Miller v. Plummer

152 S.W. 288, 105 Ark. 630, 1912 Ark. LEXIS 494
CourtSupreme Court of Arkansas
DecidedDecember 23, 1912
StatusPublished
Cited by4 cases

This text of 152 S.W. 288 (Miller v. Plummer) is published on Counsel Stack Legal Research, covering Supreme Court of Arkansas primary law. Counsel Stack provides free access to over 12 million legal documents including statutes, case law, regulations, and constitutions.

Bluebook
Miller v. Plummer, 152 S.W. 288, 105 Ark. 630, 1912 Ark.

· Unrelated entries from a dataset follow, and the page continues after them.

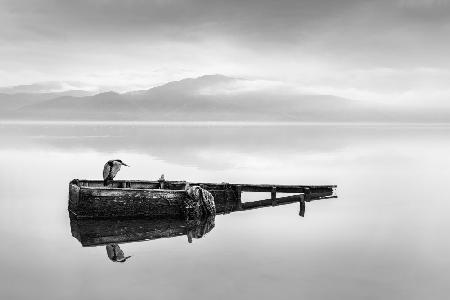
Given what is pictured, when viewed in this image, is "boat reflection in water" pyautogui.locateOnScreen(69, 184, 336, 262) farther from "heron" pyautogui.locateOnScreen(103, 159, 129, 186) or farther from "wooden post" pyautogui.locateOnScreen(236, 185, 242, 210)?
"heron" pyautogui.locateOnScreen(103, 159, 129, 186)

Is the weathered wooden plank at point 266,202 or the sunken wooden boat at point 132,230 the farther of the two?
the weathered wooden plank at point 266,202

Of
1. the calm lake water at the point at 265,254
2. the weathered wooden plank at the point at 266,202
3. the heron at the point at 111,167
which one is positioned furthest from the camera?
the weathered wooden plank at the point at 266,202

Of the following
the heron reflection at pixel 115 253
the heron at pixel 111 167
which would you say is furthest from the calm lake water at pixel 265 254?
the heron at pixel 111 167

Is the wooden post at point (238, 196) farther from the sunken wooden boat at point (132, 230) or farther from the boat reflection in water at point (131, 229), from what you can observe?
the sunken wooden boat at point (132, 230)

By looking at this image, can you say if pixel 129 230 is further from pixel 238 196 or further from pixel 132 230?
pixel 238 196

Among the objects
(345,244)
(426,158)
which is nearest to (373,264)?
(345,244)

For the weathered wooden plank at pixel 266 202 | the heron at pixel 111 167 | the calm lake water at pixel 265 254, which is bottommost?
the calm lake water at pixel 265 254

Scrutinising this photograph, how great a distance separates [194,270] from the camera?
622 inches

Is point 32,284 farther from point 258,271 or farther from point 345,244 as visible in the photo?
point 345,244

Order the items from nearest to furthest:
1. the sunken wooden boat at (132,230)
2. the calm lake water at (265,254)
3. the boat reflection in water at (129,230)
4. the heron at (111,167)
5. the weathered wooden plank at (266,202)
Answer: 1. the calm lake water at (265,254)
2. the boat reflection in water at (129,230)
3. the sunken wooden boat at (132,230)
4. the heron at (111,167)
5. the weathered wooden plank at (266,202)

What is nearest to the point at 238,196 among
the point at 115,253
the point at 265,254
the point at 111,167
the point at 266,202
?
the point at 266,202

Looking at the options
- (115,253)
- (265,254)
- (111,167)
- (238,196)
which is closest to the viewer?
(115,253)

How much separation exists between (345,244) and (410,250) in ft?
7.61

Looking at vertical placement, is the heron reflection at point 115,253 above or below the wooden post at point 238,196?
below
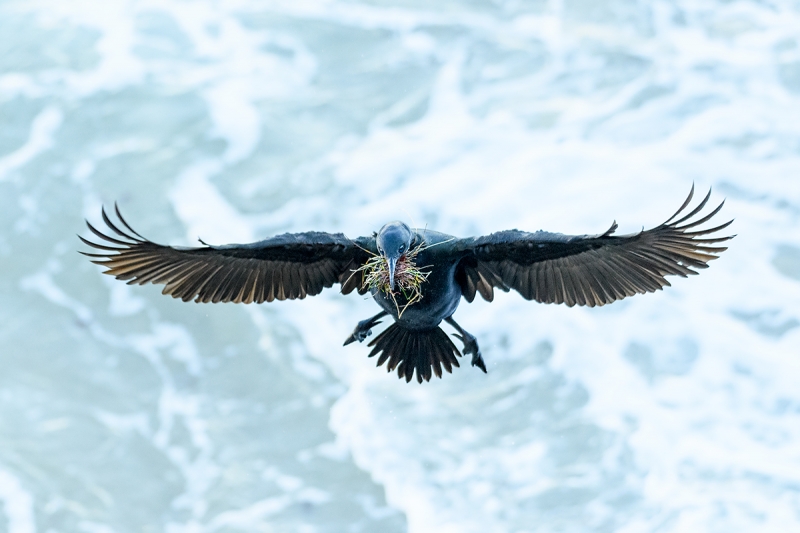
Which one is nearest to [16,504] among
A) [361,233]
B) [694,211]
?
[361,233]

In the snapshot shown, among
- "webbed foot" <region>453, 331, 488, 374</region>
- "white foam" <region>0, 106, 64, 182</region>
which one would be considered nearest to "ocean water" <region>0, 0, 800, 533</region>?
"white foam" <region>0, 106, 64, 182</region>

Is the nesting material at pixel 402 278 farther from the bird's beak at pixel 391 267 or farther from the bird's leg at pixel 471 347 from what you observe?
the bird's leg at pixel 471 347

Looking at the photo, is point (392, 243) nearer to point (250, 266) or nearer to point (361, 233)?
point (250, 266)

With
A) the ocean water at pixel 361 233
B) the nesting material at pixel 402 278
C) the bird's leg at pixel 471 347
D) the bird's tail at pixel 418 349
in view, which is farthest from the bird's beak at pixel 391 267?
the ocean water at pixel 361 233

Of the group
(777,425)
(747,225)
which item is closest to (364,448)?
(777,425)

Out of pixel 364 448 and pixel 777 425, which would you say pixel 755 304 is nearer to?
pixel 777 425

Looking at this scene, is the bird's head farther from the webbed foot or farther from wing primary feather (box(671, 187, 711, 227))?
wing primary feather (box(671, 187, 711, 227))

LEXIS 494 (Ark. 1912).

Opinion

McCulloch, C. J.

This is an action of forcible entry and detainer instituted by appellees against appellant to recover possession of a strip of land about eighty feet wide, alleged to be a part of a certain twenty acre tract owned by appellees, and which it is alleged appellant, “without right, forcibly and unlawfully entered upon and took charge of, * * * and still continues to forcibly and wrongfully hold possession thereof after due and legal demand thereof.”

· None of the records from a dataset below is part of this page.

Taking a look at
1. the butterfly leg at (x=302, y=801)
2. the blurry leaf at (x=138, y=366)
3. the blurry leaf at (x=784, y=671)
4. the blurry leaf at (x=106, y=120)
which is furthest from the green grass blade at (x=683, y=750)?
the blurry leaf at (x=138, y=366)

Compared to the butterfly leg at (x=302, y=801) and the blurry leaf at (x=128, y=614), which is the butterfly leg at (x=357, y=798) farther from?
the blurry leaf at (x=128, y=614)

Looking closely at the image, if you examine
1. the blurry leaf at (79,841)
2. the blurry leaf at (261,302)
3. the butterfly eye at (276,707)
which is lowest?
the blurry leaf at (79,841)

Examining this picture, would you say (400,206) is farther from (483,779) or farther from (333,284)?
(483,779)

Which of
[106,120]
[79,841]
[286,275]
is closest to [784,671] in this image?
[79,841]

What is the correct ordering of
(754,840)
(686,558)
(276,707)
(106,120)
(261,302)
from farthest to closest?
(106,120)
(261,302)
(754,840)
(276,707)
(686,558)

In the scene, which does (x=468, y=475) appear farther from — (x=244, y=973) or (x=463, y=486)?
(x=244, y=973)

Appellants answered, denying that appellees were the owners of the strip of land in controversy, but alleged that the strip formed a part of an adjoining tract owned by appellant; and also denied that she had unlawfully entered upon said tract with force or had held the same wrongfully or with force.

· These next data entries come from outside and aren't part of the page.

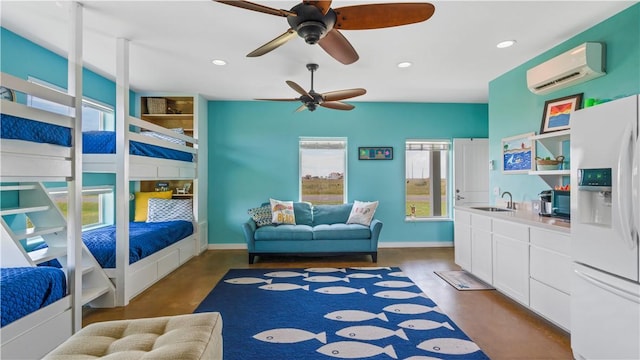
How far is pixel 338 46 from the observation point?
219cm

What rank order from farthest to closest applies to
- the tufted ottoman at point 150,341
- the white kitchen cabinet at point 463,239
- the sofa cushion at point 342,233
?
the sofa cushion at point 342,233, the white kitchen cabinet at point 463,239, the tufted ottoman at point 150,341

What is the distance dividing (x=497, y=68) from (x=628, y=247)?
2716 mm

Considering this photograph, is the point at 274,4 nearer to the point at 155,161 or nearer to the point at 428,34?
the point at 428,34

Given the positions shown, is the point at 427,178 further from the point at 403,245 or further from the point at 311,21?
the point at 311,21

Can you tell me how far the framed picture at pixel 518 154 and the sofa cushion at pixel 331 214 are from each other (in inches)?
92.9

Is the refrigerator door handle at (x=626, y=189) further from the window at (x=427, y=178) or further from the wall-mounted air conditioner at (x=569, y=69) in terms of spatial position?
the window at (x=427, y=178)

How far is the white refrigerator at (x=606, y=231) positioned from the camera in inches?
66.3

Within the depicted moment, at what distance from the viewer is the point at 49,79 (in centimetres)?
325

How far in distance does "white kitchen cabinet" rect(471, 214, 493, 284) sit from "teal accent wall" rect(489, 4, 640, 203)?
0.62m

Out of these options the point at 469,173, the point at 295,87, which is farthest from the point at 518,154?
the point at 295,87

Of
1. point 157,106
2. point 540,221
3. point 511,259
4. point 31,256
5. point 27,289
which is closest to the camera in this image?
point 27,289

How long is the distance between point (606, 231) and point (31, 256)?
402 centimetres

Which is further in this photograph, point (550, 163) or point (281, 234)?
point (281, 234)

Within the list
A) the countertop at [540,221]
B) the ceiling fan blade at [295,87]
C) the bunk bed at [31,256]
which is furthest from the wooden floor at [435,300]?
the ceiling fan blade at [295,87]
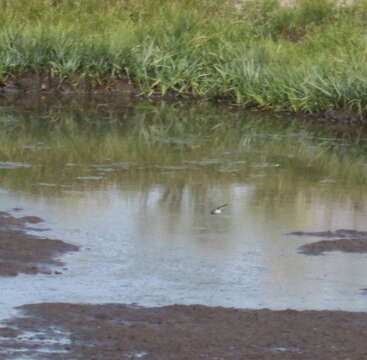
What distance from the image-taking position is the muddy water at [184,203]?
21.8 feet

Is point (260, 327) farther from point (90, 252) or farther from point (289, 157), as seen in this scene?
point (289, 157)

The trial of the case before a jury resulted in a verdict and judgment in favor of appellees for the possession of the tract of land in controversy.

Appellant and appellees were the owners of adjoining tracts of land, that owned by appellant containing eighty acres, and that owned by appellees containing twenty acres. Both tracts were occupied as farm lands, though there were no houses on either tract, nor any fences, as they were within the limits of a fencing district. The lands had been in cultivation for many years, and the strip in controversy lies along the line between the two tracts. Both parties claim title to the strip by reason of a dispute as to the correct survey. Originally, appellant had possession of this strip, and it was conceded to be within the limits of her boundary; but it seems that some years ago appellees caused the land to be resurveyed by the county surveyer, who made a change in the boundary which placed this strip in controversy. Either the surveyor, or appellees themselves, or some one for them, moved the stone markers and placed them oh the line as corrected by the surveyor, and thereafter appellees claimed the land and asserted that they have been continuously in possession since that time. Appellant testified that she knew nothing about the re-survey and had no notice of the change in the possession, supposing that the tenant who rented from both parties was still paying her rent on the land. During the summer before the commencement of this action she received information'of appellees’ claim of title and possession. Early in the spring of 1912, after appellees, through their servants or agents, had made some preparation toward the cultivation of the land by knocking the stalks, appellant, through her servants, went upon the land in controversy and took possession and began plowing the land preparatory to planting it. During the time that appellant’s servants were plowing the land, some of the appellees come to the place and made objection to further acts of possession. There is a controversy in the testimony as to whether there was any show of threats and force. One of the appellee testified that he went there while appellant’s agents were plowing the land and protested against it, and that appellant’s brother, who was there, replied that “if he didn’t cultivate it, no d................ man would.” The witnesses for appellant who were present at the time testified that no such conversation occurred, and that there was no force or threats of any kind used; in other words, that the possession was taken and held in an entirely peaceable manner.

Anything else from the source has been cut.